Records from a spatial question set
════
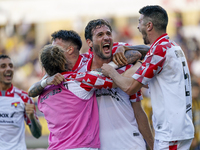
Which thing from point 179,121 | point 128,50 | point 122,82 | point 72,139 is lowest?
point 72,139

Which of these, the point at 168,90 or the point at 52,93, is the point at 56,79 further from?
the point at 168,90

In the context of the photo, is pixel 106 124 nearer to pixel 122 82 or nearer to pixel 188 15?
pixel 122 82

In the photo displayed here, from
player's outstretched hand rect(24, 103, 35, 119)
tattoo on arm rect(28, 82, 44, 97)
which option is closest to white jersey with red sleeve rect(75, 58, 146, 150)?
tattoo on arm rect(28, 82, 44, 97)

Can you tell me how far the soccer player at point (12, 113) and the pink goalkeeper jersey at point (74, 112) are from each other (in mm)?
1564

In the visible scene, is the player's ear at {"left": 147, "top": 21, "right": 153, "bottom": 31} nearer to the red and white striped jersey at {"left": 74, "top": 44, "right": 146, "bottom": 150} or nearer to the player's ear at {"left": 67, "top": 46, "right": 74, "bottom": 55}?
the red and white striped jersey at {"left": 74, "top": 44, "right": 146, "bottom": 150}

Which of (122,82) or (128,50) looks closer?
(122,82)

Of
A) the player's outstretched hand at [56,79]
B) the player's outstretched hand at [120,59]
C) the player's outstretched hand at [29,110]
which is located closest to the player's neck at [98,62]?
the player's outstretched hand at [120,59]

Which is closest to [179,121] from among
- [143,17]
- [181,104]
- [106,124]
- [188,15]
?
[181,104]

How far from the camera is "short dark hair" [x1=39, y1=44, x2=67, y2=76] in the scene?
3.54 meters

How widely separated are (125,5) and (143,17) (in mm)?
Result: 13599

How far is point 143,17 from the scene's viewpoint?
141 inches

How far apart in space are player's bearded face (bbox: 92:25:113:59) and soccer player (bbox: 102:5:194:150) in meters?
0.61

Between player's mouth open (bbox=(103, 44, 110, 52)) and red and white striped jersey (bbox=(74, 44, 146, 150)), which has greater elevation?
player's mouth open (bbox=(103, 44, 110, 52))

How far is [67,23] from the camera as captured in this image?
690 inches
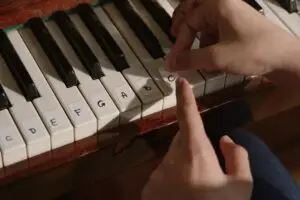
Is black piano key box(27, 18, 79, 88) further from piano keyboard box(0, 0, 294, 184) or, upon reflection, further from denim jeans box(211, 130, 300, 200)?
denim jeans box(211, 130, 300, 200)

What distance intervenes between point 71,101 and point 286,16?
47cm

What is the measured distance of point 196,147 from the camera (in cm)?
103

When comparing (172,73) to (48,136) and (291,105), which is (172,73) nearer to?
(48,136)

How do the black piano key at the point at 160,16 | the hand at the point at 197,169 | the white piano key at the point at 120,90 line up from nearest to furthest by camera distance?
the hand at the point at 197,169, the white piano key at the point at 120,90, the black piano key at the point at 160,16

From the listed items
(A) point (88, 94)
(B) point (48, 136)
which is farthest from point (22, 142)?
(A) point (88, 94)

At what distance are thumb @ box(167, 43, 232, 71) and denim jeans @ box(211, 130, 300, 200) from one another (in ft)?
0.92

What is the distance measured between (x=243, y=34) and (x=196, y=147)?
21 centimetres

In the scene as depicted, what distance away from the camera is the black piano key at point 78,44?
116 cm

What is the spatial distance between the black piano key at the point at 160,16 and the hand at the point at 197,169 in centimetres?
23

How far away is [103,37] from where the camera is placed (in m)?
1.21

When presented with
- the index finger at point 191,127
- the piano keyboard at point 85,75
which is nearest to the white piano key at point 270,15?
the piano keyboard at point 85,75

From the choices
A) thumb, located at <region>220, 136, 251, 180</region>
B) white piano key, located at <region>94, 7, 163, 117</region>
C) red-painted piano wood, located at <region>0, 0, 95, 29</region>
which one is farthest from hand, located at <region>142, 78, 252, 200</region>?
red-painted piano wood, located at <region>0, 0, 95, 29</region>

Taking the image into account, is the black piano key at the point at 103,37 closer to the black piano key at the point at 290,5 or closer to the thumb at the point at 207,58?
the thumb at the point at 207,58

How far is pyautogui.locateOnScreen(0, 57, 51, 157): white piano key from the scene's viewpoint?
1.07 metres
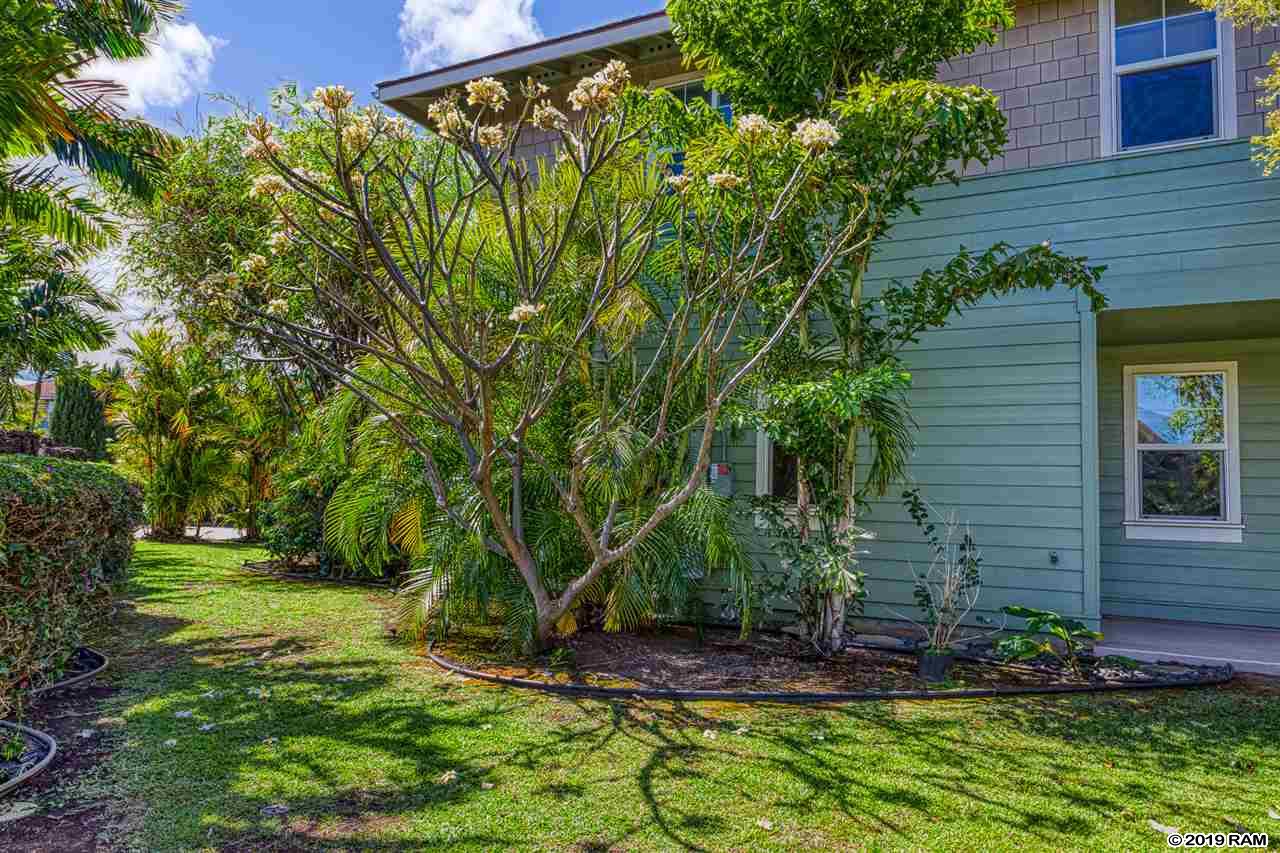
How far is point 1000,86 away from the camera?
6574 millimetres

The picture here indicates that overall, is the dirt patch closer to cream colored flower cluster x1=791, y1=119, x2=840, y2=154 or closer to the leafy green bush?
cream colored flower cluster x1=791, y1=119, x2=840, y2=154

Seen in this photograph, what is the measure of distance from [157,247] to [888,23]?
33.1 ft

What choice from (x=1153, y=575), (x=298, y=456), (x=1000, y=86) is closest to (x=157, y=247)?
(x=298, y=456)

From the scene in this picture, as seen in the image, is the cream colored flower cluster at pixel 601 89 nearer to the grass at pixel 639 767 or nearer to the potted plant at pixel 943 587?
the grass at pixel 639 767

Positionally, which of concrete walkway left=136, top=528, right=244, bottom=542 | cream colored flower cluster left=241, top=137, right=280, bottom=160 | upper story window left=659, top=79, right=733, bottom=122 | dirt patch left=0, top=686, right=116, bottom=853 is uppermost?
upper story window left=659, top=79, right=733, bottom=122

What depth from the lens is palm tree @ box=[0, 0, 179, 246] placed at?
20.8 feet

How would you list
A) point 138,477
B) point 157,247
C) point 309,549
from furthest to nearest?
1. point 138,477
2. point 157,247
3. point 309,549

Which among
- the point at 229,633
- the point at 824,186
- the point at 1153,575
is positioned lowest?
the point at 229,633

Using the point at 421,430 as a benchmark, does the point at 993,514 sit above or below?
below

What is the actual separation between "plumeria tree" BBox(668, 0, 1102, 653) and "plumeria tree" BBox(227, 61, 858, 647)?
24 centimetres

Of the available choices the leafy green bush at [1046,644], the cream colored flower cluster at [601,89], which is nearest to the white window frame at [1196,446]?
the leafy green bush at [1046,644]

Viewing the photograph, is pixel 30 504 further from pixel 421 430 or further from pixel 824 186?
pixel 824 186

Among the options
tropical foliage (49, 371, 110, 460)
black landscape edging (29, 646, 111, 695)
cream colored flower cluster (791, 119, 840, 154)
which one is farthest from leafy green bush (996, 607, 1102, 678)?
tropical foliage (49, 371, 110, 460)

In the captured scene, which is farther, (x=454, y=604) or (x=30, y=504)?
(x=454, y=604)
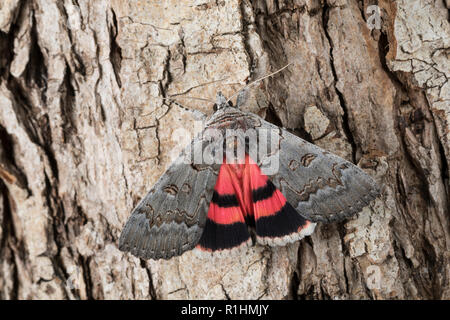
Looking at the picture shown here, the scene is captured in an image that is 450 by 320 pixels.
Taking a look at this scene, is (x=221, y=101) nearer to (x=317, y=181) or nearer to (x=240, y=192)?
(x=240, y=192)

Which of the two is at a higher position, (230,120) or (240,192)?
(230,120)

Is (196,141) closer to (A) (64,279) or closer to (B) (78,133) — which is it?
(B) (78,133)

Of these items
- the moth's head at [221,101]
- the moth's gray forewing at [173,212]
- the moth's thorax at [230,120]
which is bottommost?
the moth's gray forewing at [173,212]

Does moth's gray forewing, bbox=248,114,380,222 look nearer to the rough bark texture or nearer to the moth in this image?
the moth

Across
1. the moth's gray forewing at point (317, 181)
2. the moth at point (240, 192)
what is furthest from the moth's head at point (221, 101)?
the moth's gray forewing at point (317, 181)

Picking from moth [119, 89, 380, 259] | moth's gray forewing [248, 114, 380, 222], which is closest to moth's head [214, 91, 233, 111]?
moth [119, 89, 380, 259]

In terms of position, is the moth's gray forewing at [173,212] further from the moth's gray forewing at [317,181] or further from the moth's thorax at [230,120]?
the moth's gray forewing at [317,181]

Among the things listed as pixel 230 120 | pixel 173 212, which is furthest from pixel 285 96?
pixel 173 212
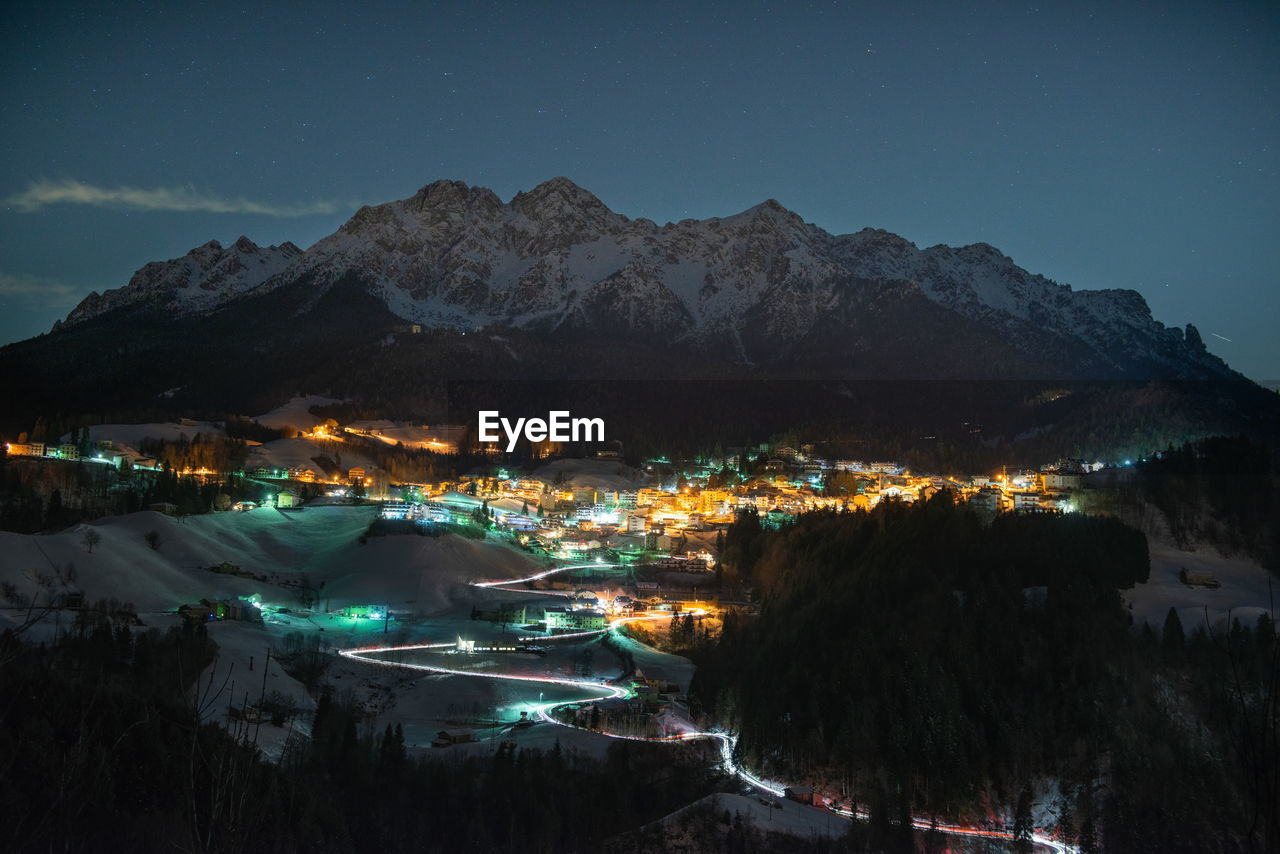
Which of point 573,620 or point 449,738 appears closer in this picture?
point 449,738

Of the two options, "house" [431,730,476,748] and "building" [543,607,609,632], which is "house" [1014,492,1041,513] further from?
"house" [431,730,476,748]

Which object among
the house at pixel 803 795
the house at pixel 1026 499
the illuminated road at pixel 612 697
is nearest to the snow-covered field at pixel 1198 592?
the illuminated road at pixel 612 697

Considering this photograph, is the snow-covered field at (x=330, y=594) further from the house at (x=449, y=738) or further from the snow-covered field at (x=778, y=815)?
the snow-covered field at (x=778, y=815)

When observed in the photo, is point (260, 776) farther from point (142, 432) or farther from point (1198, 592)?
point (142, 432)

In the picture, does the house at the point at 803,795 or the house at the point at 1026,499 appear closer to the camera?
the house at the point at 803,795

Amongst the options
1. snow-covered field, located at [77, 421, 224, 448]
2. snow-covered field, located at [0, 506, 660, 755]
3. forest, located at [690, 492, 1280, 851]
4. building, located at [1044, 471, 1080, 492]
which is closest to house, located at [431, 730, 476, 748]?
snow-covered field, located at [0, 506, 660, 755]

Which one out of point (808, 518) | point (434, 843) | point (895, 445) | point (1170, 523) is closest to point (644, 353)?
point (895, 445)

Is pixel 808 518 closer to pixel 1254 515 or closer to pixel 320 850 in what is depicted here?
pixel 1254 515

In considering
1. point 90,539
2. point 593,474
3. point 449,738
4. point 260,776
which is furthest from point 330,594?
point 593,474
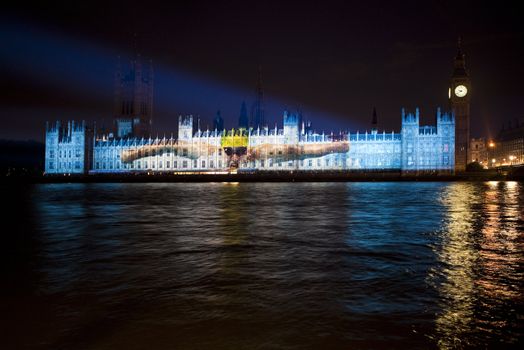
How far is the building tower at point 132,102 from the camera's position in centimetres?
11081

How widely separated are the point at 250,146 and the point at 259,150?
2171 millimetres

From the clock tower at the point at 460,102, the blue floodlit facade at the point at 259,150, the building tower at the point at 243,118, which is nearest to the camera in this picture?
the blue floodlit facade at the point at 259,150

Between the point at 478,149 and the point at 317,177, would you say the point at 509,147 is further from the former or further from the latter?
the point at 317,177

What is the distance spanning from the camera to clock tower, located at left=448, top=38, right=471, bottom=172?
88125mm

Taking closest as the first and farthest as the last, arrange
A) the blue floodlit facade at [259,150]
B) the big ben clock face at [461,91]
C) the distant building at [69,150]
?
the blue floodlit facade at [259,150] → the big ben clock face at [461,91] → the distant building at [69,150]

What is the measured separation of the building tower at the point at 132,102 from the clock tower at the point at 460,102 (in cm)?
7194

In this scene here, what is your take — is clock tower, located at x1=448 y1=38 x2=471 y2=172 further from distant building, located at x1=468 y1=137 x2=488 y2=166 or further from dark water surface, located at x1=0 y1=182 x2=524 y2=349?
dark water surface, located at x1=0 y1=182 x2=524 y2=349

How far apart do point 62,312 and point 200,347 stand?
249 centimetres

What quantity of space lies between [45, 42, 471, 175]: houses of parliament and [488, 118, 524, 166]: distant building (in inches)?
1470

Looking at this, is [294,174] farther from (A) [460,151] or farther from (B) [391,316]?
(B) [391,316]

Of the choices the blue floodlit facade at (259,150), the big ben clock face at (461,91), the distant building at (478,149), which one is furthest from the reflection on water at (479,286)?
the distant building at (478,149)

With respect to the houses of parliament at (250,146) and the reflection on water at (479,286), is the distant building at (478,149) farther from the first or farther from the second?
the reflection on water at (479,286)

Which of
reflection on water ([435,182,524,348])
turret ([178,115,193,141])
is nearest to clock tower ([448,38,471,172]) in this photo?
turret ([178,115,193,141])

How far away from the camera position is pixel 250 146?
93750 millimetres
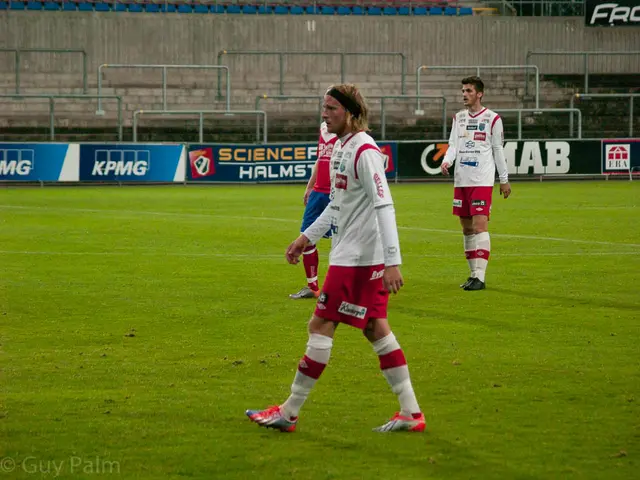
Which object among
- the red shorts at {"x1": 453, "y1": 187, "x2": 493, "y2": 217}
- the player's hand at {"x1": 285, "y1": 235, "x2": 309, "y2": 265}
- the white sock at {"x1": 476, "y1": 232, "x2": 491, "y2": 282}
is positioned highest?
the red shorts at {"x1": 453, "y1": 187, "x2": 493, "y2": 217}

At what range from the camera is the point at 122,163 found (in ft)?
93.6

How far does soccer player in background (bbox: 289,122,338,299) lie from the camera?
10953 millimetres

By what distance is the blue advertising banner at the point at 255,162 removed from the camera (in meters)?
28.8

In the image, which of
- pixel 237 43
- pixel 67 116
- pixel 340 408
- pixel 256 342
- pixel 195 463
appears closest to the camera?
pixel 195 463

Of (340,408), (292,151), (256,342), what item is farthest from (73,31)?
(340,408)

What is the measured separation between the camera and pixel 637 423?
20.9ft

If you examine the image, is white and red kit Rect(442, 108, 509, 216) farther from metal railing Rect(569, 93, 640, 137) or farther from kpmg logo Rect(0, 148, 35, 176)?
metal railing Rect(569, 93, 640, 137)

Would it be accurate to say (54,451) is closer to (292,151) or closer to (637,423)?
(637,423)

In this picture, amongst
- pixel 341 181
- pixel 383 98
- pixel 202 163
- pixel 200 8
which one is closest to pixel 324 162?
pixel 341 181

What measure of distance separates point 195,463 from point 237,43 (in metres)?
30.9

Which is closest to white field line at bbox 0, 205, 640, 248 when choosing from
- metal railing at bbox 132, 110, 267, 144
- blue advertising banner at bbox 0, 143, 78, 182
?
blue advertising banner at bbox 0, 143, 78, 182

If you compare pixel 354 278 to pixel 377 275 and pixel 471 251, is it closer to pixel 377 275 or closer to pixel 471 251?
pixel 377 275

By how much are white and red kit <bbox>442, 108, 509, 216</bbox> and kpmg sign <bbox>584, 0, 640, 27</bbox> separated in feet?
86.7

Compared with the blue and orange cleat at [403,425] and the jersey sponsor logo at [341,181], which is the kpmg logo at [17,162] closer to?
════
SET EXERCISE:
Everything from the line containing "Would it be" to the last line of the entries above should be quoted exactly, and only that.

THE REPLY:
Would it be accurate to say (54,451) is closer to (292,151) or closer to (637,423)?
(637,423)

In this picture, amongst
- pixel 341 181
- pixel 383 98
- pixel 202 163
- pixel 200 8
which one is closest to pixel 324 162?
pixel 341 181

What measure of distance separates point 195,463 from point 237,43 (in metres)?
30.9

Which is closest to white field line at bbox 0, 205, 640, 248 when choosing from
- metal railing at bbox 132, 110, 267, 144
- blue advertising banner at bbox 0, 143, 78, 182
?
blue advertising banner at bbox 0, 143, 78, 182

If you compare pixel 354 278 to pixel 377 275 and pixel 471 251, is it closer to pixel 377 275 or closer to pixel 471 251?
pixel 377 275

By how much are white and red kit <bbox>442, 108, 509, 216</bbox> and kpmg sign <bbox>584, 0, 640, 27</bbox> separated in feet?
86.7

Compared with the blue and orange cleat at [403,425] and the jersey sponsor logo at [341,181], which is the kpmg logo at [17,162] closer to?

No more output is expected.